Organik tarım mı endüstriyel tarım mı?

Endüstriyel tarım kimyasal ilaç ve kimyasal gübreler, şirket tohumları, yoğun tarımsal makineler ve yoğun su kullanılarak yapılan tarım sistemidir. Organik tarım ise kimyasal ilaç ve kimyasal gübreler kullanılmadan yapılan tarımdır. Büyük tarım işletmeleri şeklinde, çoğunlukla az sayıda türde bitki veya hayvan yetiştirilerek, işçi kullanılarak ve daha çok ihracat veya zincir marketler için, ancak kimyasal ilaç ve gübreler kullanılmadan yapılan tarım sistemine “endüstriyel organik tarım” diyoruz. Bu sistem yeterince doğaya saygı göstermediği gibi, köylünün tasfiyesine engel olmayarak ve tüketicilerin ödeyemeyeceği ürünlerin pazarlanmasına neden olarak sosyal yönden de sakıncalar yaratıyor.


Endüstriyel tarım; toprak, su, tarım ürünlerinde yarattığı kirlenme ile hem dünyada hem de ülkemizde yaşam üzerinde ciddi bir tehdit oluşturmaktadır. Grain adlı kuruluşun bir çalışmasında sera gazlarına gıda sisteminin bütün olarak katkısı hesaplanmıştır. Doğrudan tarımsal üretim sera gazlarının %11-15’inden sorumludur. Ancak sera gazlarının üretiminde arazi kullanımındaki değişiklikler ve ormansızlaştırmanın %15–18, gıda ürünleri işleme, taşıma, paketleme ve perakende satışın %15–20, atıkların ise %2–4 payları vardır. Toplam olarak endüstriyel gıda sisteminin sera gazları üretimindeki payı %44–57 arasındadır.

Gerek tarım ürünlerinin işlenmesi gerekse tarımsal üretimde büyük bir yoğunlaşma şirketler için kaçınılmaz olmuştur. Kimyasal gübre, tarım ilaçları, şirket tohumları hep tek ürün ve biyo çeşitlilikte gerileme ile pazar alanı bulabilirdi. Tarımsal üretimde işçinin kontrolünün zor olması; tek ürünü, biyo çeşitlilikteki kaybı ve mekanizasyonda aşırı gelişmeyi zorunlu kılmakta idi.

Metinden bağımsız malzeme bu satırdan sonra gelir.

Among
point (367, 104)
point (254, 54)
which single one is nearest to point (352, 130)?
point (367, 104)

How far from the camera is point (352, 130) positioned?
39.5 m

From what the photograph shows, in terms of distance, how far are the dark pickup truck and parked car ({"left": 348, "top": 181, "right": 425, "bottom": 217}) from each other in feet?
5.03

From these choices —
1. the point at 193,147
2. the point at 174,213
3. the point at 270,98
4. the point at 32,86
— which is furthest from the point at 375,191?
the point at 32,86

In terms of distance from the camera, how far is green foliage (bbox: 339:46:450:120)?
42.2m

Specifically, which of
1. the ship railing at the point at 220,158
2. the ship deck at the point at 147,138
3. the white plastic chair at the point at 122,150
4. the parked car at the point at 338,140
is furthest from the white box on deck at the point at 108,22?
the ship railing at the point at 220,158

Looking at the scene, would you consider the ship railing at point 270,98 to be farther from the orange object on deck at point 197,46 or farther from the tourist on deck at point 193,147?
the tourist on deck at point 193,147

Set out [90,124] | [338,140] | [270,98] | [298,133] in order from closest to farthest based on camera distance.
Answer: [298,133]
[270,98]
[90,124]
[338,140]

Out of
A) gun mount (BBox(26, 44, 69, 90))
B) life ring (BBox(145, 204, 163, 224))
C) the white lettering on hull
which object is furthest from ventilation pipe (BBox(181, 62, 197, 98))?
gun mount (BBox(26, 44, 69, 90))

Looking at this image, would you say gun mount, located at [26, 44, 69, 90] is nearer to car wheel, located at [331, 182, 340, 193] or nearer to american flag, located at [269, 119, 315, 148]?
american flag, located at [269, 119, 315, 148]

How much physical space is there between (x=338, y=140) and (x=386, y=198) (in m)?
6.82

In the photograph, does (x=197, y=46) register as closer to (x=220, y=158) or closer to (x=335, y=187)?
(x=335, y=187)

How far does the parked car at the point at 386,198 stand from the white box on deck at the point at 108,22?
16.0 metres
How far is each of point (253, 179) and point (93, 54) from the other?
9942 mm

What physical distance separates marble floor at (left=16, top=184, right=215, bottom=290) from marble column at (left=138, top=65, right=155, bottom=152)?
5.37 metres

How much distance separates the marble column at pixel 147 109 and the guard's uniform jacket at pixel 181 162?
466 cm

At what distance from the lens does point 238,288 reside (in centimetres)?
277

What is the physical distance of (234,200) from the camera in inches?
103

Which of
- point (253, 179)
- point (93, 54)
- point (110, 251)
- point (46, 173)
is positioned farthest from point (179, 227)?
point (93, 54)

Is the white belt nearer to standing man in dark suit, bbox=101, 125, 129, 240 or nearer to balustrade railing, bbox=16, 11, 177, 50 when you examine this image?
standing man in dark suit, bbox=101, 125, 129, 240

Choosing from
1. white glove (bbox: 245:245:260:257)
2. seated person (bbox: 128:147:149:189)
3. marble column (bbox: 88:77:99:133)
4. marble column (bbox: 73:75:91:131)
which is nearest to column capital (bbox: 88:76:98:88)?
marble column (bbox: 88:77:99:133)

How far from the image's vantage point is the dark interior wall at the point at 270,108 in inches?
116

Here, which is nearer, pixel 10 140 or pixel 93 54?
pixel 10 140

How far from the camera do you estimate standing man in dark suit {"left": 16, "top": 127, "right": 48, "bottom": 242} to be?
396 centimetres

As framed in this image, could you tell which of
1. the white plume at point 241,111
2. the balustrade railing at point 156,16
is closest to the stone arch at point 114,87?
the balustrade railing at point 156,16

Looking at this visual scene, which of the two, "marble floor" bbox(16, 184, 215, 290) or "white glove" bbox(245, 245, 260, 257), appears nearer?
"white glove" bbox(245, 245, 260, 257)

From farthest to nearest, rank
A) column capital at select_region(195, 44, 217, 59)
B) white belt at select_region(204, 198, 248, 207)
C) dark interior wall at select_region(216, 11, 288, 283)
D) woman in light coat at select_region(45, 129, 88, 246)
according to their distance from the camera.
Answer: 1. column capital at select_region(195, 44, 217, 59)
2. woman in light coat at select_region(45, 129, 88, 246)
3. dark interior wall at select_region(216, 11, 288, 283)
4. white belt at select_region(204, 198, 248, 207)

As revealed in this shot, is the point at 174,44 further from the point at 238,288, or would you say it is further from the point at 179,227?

Gerek endüstriyel tarımın dayandığı petrolün tükeniyor olması, gerek toprak ve su başta doğal varlıkların tükenmesi, gerekse de bir yandan obezite ile boğuşan bir kesim diğer yandan ise aç, kötü beslenmiş ve topraksız, işsiz kesimin oluşturduğu sosyal ve ekonomik sorunlar bu yolda çıkışın olmadığını göstermektedir.

Agro ekolojik yöntemlerle yapılan tarım sanıldığı gibi verimliliği düşürmüyor. 30 yıllık bir araştırmada organik tarımda daha yüksek verim elde edildiği saptanmıştır. (Rodale Institute, Farming Systems Trial) Organik tarımda eğer yerel tohumlar kullanılırsa ürünler sadece temiz olmakla kalmıyor, besleyici değerleri de çok yükseliyor.

Topluluk destekli tarım, çiftçi pazarları gibi yaklaşımlarla el ele yürütülen ve “endüstriyel” olmayan bir organik tarım çiftçilerin kırsal alandan sürülerek kentlerde perişan olmalarını da engelleyebilir. Bu tür bir organik tarım daha fazla el emeğine gerek duyacaktır. Ürünlerin dayanışmacı bir yerel gıda sistemi ile pazarlanması halinde tüketiciler de bu ürünlere ekonomik olarak ulaşabileceklerdir.

Agro ekolojik yöntemleri esas alınarak yapılan bir tarım girdi maliyetlerini düşürdüğü gibi, dekara çok daha az fosil yakıt kullanmaya yol açacaktır.

Var olan sistem tarafından evcilleştirilmemiş bir organik tarım, sadece tüketicilerin tercihleri ile yaygınlaşamaz. Endüstriyel tarımda çıkarları olan tarımsal girdi şirketleri, gıda devleri, fastfood zincirleri, büyük tarımsal işletme sahipleri ve bunların iş verdiği reklam çevreleri gerçek bir organik tarıma karşı çıkacaklardır. Ulusal ve uluslararası tarım politikaları her ne kadar organik tarımı da destekliyor görünse de endüstriyel tarımın sürmesi yönünde güçlü bir destek oluşturuyorlar. Politikaları değiştirecek bir yapı kurulana dek ekolojik ve dayanışmaya dayalı yerel tarım sistemlerinin kurulması için çaba göstermek gerekiyor.